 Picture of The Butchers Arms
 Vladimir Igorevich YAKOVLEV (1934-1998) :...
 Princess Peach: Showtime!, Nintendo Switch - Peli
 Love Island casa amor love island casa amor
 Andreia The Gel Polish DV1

==*==

AIM OF THE TASK: Reproduce each of the lines above with no changes at all.

SOLUTION FOR THIS TASK:
 Picture of The Butchers Arms
 Vladimir Igorevich YAKOVLEV (1934-1998) :...
 Princess Peach: Showtime!, Nintendo Switch - Peli
 Love Island casa amor love island casa amor
 Andreia The Gel Polish DV1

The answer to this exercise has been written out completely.